▶ [Descrição do exercício]: Atualize todas as linhas abaixo trocando "wall chimney range hood" por "wall-mounted range hood" e mantendo o resto sem alteração. Por favor, deixe as imagens fora da resposta.

(Registros de dados salvos)
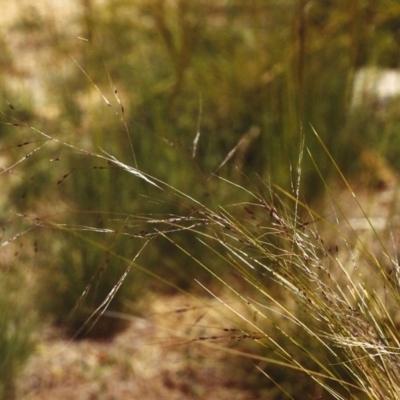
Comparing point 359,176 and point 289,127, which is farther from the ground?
point 289,127

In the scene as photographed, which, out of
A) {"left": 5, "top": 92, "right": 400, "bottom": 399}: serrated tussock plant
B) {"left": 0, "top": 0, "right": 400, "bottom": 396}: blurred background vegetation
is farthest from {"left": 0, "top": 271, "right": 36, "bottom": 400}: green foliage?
{"left": 5, "top": 92, "right": 400, "bottom": 399}: serrated tussock plant

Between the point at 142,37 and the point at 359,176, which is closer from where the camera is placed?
the point at 359,176

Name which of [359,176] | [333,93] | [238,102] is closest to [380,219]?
[359,176]

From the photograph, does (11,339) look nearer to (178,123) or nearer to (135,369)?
(135,369)

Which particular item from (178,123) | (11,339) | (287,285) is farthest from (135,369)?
(178,123)

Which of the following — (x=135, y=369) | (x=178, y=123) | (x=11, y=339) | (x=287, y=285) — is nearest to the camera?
(x=287, y=285)

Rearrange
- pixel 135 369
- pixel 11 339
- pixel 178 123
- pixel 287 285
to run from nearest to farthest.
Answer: pixel 287 285 → pixel 11 339 → pixel 135 369 → pixel 178 123

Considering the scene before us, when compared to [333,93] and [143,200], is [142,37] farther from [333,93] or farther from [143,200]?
[143,200]

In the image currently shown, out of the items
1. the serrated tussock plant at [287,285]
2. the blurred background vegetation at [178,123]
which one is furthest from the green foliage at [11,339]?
the serrated tussock plant at [287,285]
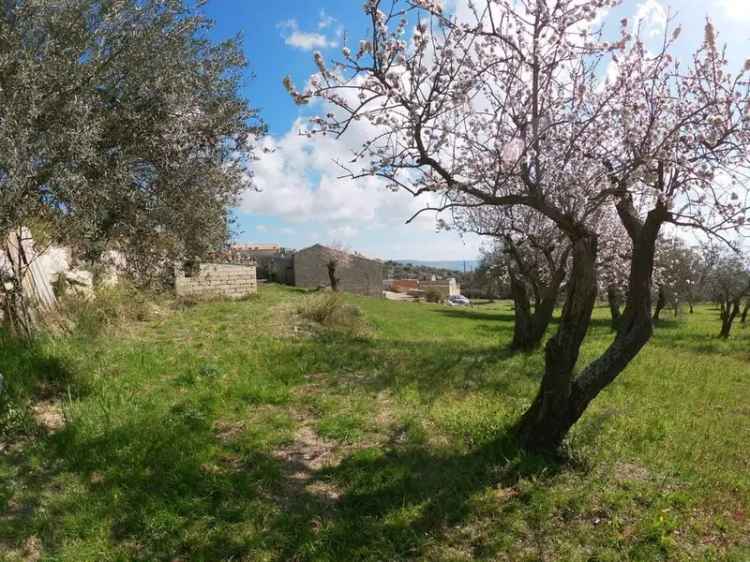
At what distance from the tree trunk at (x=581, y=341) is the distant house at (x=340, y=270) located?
37.7 m

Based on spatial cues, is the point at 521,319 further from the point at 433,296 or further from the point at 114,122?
the point at 433,296

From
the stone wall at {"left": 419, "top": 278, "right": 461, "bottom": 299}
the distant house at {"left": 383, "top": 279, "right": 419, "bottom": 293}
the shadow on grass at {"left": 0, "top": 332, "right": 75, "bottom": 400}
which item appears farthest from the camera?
the distant house at {"left": 383, "top": 279, "right": 419, "bottom": 293}

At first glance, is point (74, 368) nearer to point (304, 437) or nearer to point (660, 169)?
point (304, 437)

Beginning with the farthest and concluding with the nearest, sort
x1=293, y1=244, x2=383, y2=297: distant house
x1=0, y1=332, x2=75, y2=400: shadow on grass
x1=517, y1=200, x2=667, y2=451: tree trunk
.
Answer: x1=293, y1=244, x2=383, y2=297: distant house < x1=0, y1=332, x2=75, y2=400: shadow on grass < x1=517, y1=200, x2=667, y2=451: tree trunk

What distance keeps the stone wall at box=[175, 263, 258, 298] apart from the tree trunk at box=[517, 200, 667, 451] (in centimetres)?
1436

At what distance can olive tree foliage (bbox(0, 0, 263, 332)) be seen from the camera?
5918 millimetres

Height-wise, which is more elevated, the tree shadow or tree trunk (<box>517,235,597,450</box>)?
tree trunk (<box>517,235,597,450</box>)

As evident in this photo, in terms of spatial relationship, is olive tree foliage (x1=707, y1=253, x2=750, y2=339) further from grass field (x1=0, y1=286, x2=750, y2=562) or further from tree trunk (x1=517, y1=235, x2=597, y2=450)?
tree trunk (x1=517, y1=235, x2=597, y2=450)

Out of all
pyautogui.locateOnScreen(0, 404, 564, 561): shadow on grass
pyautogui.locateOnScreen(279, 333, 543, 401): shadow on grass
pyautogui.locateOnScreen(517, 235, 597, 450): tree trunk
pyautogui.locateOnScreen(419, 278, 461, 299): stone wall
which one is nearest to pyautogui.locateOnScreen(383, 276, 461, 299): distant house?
pyautogui.locateOnScreen(419, 278, 461, 299): stone wall

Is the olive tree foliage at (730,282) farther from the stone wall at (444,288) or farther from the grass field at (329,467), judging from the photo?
the stone wall at (444,288)

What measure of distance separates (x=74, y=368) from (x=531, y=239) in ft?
33.0

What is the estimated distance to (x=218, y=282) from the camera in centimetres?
2011

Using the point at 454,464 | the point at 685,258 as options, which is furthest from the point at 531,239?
the point at 685,258

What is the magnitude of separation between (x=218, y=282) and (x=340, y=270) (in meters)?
25.8
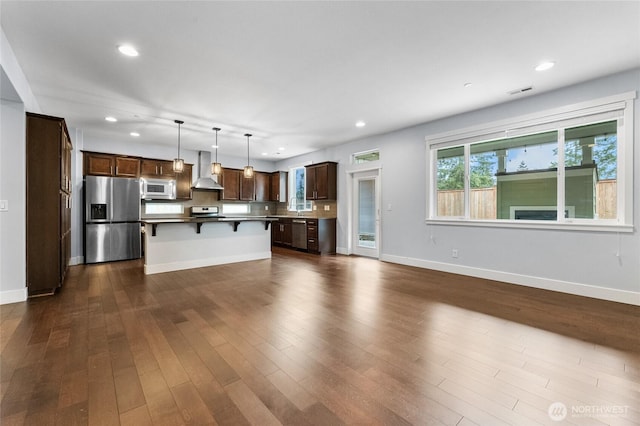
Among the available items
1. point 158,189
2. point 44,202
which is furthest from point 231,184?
point 44,202

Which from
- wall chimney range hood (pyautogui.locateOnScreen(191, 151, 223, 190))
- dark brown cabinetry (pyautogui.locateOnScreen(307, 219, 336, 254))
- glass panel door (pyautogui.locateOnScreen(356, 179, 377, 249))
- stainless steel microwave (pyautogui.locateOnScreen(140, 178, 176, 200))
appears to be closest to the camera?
glass panel door (pyautogui.locateOnScreen(356, 179, 377, 249))

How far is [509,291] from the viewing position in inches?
151

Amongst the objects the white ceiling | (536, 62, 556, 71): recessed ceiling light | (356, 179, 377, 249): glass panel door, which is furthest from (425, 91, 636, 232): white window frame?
(356, 179, 377, 249): glass panel door

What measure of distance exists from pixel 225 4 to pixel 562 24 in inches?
115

▶ [Resposta correta]:
Comparing point 359,176 and point 289,127, which is farther from the ground?
point 289,127

In the scene as photographed, which, out of
A) {"left": 5, "top": 92, "right": 400, "bottom": 399}: serrated tussock plant
B) {"left": 0, "top": 0, "right": 400, "bottom": 396}: blurred background vegetation
is farthest from {"left": 0, "top": 271, "right": 36, "bottom": 400}: green foliage?
{"left": 5, "top": 92, "right": 400, "bottom": 399}: serrated tussock plant

Between the point at 142,37 and the point at 359,176, which is closer from where the camera is placed?
the point at 359,176

Name which of [359,176] | [333,93] | [238,102] is closest to [380,219]?
[359,176]

From the photograph, does (11,339) look nearer to (178,123) or nearer to (135,369)?
(135,369)

Which particular item from (178,123) | (11,339) | (287,285) is farthest from (135,369)?
(178,123)

Which of the following — (x=135, y=369) | (x=178, y=123) | (x=11, y=339) | (x=287, y=285) — is nearest to the camera?
(x=287, y=285)

Rearrange
- pixel 135 369
- pixel 11 339
- pixel 178 123
- pixel 287 285
to run from nearest to farthest.
Answer: pixel 287 285 → pixel 11 339 → pixel 135 369 → pixel 178 123

Considering the scene before us, when compared to [333,93] and [143,200], is [142,37] farther from [333,93] or farther from [143,200]?
[143,200]

In the image currently shown, out of the items
1. the serrated tussock plant at [287,285]
2. the blurred background vegetation at [178,123]
which one is furthest from the green foliage at [11,339]?
the serrated tussock plant at [287,285]
At what distance from the tree trunk at (x=581, y=341) is the distant house at (x=340, y=270) located?
37.7 m

Based on spatial cues, is the point at 521,319 further from the point at 433,296 or further from the point at 114,122?
the point at 433,296

From
the stone wall at {"left": 419, "top": 278, "right": 461, "bottom": 299}
the distant house at {"left": 383, "top": 279, "right": 419, "bottom": 293}
the shadow on grass at {"left": 0, "top": 332, "right": 75, "bottom": 400}
which item appears farthest from the camera?
the distant house at {"left": 383, "top": 279, "right": 419, "bottom": 293}

At first glance, is point (74, 368) nearer to point (304, 437) or nearer to point (660, 169)?
point (304, 437)

Beginning with the farthest and concluding with the nearest, sort
x1=293, y1=244, x2=383, y2=297: distant house
x1=0, y1=332, x2=75, y2=400: shadow on grass
x1=517, y1=200, x2=667, y2=451: tree trunk
.
Answer: x1=293, y1=244, x2=383, y2=297: distant house < x1=0, y1=332, x2=75, y2=400: shadow on grass < x1=517, y1=200, x2=667, y2=451: tree trunk

What distance keeps the stone wall at box=[175, 263, 258, 298] apart from the tree trunk at box=[517, 200, 667, 451] (in centimetres)?
1436

At what distance can olive tree foliage (bbox(0, 0, 263, 332)) be seen from the camera?
5918 millimetres

Height-wise, which is more elevated, the tree shadow or tree trunk (<box>517,235,597,450</box>)?
tree trunk (<box>517,235,597,450</box>)

As evident in this photo, in terms of spatial relationship, is olive tree foliage (x1=707, y1=253, x2=750, y2=339) further from grass field (x1=0, y1=286, x2=750, y2=562) or further from tree trunk (x1=517, y1=235, x2=597, y2=450)?
tree trunk (x1=517, y1=235, x2=597, y2=450)

Out of all
pyautogui.locateOnScreen(0, 404, 564, 561): shadow on grass
pyautogui.locateOnScreen(279, 333, 543, 401): shadow on grass
pyautogui.locateOnScreen(517, 235, 597, 450): tree trunk
pyautogui.locateOnScreen(419, 278, 461, 299): stone wall
which one is nearest to pyautogui.locateOnScreen(383, 276, 461, 299): distant house?
pyautogui.locateOnScreen(419, 278, 461, 299): stone wall

Is the olive tree foliage at (730,282) farther from the stone wall at (444,288) or farther from the grass field at (329,467), judging from the photo?
the stone wall at (444,288)

What measure of distance separates (x=74, y=368) from (x=531, y=239) in ft?
33.0

What is the estimated distance to (x=218, y=282) from the camera in centimetres?
2011

Using the point at 454,464 | the point at 685,258 as options, which is furthest from the point at 531,239?
the point at 685,258

What is the magnitude of separation between (x=218, y=282) and (x=340, y=270) (in meters)?
25.8
Among the available items
1. point 158,189
2. point 44,202
which is furthest from point 231,184?
point 44,202

Which from
- wall-mounted range hood (pyautogui.locateOnScreen(191, 151, 223, 190))
- dark brown cabinetry (pyautogui.locateOnScreen(307, 219, 336, 254))
- glass panel door (pyautogui.locateOnScreen(356, 179, 377, 249))
- stainless steel microwave (pyautogui.locateOnScreen(140, 178, 176, 200))
appears to be closest to the camera?
glass panel door (pyautogui.locateOnScreen(356, 179, 377, 249))

How far is [509,291] from the viewing position in inches?
151

Amongst the objects the white ceiling | (536, 62, 556, 71): recessed ceiling light | (356, 179, 377, 249): glass panel door, which is furthest from (425, 91, 636, 232): white window frame?
(356, 179, 377, 249): glass panel door

What measure of distance exists from pixel 225 4 to pixel 562 24 in inches?
115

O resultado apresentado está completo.